Supplied text.
- Decades:: 2000s; 2010s; 2020s;
- See also:: Other events of 2026 List of years in Libya

= 2026 in Libya =

Events in Libya in 2026.

== Incumbents ==
- President: Mohamed al-Menfi
- Prime Minister: Contested
  - Abdul Hamid Dbeibeh (GNU)
  - Osama Hammad (GNS)

==Events==

=== January ===

- 15 January – At least 21 bodies of migrants are found in a mass grave near Ajdabiya. Up to 10 survivors show signs of torture, and a farm owner is arrested after admitting the presence of the grave.
- 24 January – Libya signs a US$20 billion 25-year oil development deal with TotalEnergies and ConocoPhillips through Waha Oil Company.
- 31 January – Three members of the Libyan National Army are killed in an attack along the border with Niger.

=== February ===
- 3 February – Saif al-Islam Gaddafi, the second son of former leader Muammar Gaddafi, is shot dead in Zintan.
- 6 February –
  - The United States says it has captured Zubayr Al-Bakoush, a key participant in the 2012 Benghazi attack.
  - A rubber boat carrying migrants capsizes off Zuwara, leaving 53 people dead or missing and only two survivors.
- 9 February – A medical helicopter crashes at the Maaten al-Sarra Air Base, killing all five occupants on board.
- 11 February – Libya grants oil exploration and production licences for the first time since 2009 to several foreign energy firms, including Chevron Corporation and Aiteo.
- 21 February – The bodies of five migrants are found washed up on the coast of Qasr al-Akhyar.
- 24 February – Dozens of soldiers are killed in clashes in areas bordering Niger and Chad over several days during a joint operation affiliated with the Libyan National Army.

===March===
- 3 March – The Russian tanker Arctic Metagaz is attacked by a suspected Ukrainian naval drone off the coast of Libya. All 30 crew are rescued.

=== April ===

- 18 April – The bodies of 17 migrants are recovered by authorities from the coast near Zuwarah.
- 28 April – The Tripoli Criminal Court sentences four members of a human trafficking gang to between 12 and 22 years in prison for migrant smuggling, abduction, and torture.
- 29 April – A boat carrying migrants sinks off Tobruk, leaving 17 people dead, nine missing and seven rescued.

=== June ===

- 12 June – A boat carrying migrants capsizes off eastern Libya, leaving 51 passengers dead or missing and 10 survivors.
- 15 June – The bodies of 15 migrants are discovered along the coast of Al-Khums.
- 21 June – Ossama Anjiem aka Ossama al-Masri, a warlord who led the Tripoli branch of the Reform and Rehabilitation Institution, is convicted for committing human rights violations on inmates at the facility.
- 23 June – The eastern-based Government of National Stability led by Osama Hammad bans the entry of nationals from Sudan, Eritrea, Ethiopia, and Somalia, citing a reorganization of foreign nationals' entry procedures.

Task. Please repeat the part of the 2026 in Libya events list from "- 6 February" up to and including "Corporation and Aiteo.", word for word. The rows after this point are separate material and have no connection to the events list on Libya in 2026.

Provided information.
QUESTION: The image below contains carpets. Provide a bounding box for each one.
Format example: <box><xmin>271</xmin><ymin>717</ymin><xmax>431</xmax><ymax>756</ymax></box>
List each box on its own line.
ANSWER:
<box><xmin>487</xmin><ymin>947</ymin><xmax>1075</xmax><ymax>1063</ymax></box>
---
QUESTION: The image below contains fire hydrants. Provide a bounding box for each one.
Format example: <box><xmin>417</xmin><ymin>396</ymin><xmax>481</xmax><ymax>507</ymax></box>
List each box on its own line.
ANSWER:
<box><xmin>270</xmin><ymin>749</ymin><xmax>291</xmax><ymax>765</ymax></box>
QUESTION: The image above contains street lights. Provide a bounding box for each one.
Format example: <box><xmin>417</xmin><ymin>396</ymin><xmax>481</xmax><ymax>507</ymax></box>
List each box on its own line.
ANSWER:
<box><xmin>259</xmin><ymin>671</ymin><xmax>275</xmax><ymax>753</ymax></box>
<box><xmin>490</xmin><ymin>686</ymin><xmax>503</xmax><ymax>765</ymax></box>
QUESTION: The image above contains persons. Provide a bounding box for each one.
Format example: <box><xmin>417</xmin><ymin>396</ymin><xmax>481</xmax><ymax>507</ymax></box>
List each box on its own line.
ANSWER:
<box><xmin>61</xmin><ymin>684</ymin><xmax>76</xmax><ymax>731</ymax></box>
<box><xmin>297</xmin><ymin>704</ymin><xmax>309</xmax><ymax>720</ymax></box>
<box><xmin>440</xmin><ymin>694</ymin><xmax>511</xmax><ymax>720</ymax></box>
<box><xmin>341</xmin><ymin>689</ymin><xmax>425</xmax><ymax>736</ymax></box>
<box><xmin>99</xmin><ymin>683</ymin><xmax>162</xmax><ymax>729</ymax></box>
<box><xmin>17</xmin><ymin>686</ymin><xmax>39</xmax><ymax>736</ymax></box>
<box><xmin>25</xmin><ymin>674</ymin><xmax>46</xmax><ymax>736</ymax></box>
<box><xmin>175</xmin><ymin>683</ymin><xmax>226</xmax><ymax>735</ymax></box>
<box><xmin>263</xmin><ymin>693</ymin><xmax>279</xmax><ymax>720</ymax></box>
...
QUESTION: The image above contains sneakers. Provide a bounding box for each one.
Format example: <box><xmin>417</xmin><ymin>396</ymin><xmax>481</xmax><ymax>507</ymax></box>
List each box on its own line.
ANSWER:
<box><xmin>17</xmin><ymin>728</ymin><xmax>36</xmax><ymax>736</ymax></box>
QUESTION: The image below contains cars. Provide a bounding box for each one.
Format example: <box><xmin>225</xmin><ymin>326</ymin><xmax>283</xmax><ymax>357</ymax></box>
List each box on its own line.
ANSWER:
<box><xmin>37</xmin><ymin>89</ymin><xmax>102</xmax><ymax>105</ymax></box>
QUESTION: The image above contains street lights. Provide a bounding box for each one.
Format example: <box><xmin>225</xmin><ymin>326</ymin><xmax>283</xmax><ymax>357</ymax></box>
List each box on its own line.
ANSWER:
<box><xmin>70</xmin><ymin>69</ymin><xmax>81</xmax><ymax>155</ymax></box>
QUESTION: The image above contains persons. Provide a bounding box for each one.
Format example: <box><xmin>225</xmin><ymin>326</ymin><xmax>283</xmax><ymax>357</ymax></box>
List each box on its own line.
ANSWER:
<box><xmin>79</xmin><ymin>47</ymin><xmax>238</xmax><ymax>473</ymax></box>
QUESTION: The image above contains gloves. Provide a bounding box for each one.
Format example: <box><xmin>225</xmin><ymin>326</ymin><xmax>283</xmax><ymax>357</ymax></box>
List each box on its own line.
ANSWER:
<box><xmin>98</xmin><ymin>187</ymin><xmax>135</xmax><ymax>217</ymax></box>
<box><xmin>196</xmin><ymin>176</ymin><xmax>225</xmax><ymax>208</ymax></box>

Worked solution.
- 6 February –
  - The United States says it has captured Zubayr Al-Bakoush, a key participant in the 2012 Benghazi attack.
  - A rubber boat carrying migrants capsizes off Zuwara, leaving 53 people dead or missing and only two survivors.
- 9 February – A medical helicopter crashes at the Maaten al-Sarra Air Base, killing all five occupants on board.
- 11 February – Libya grants oil exploration and production licences for the first time since 2009 to several foreign energy firms, including Chevron Corporation and Aiteo.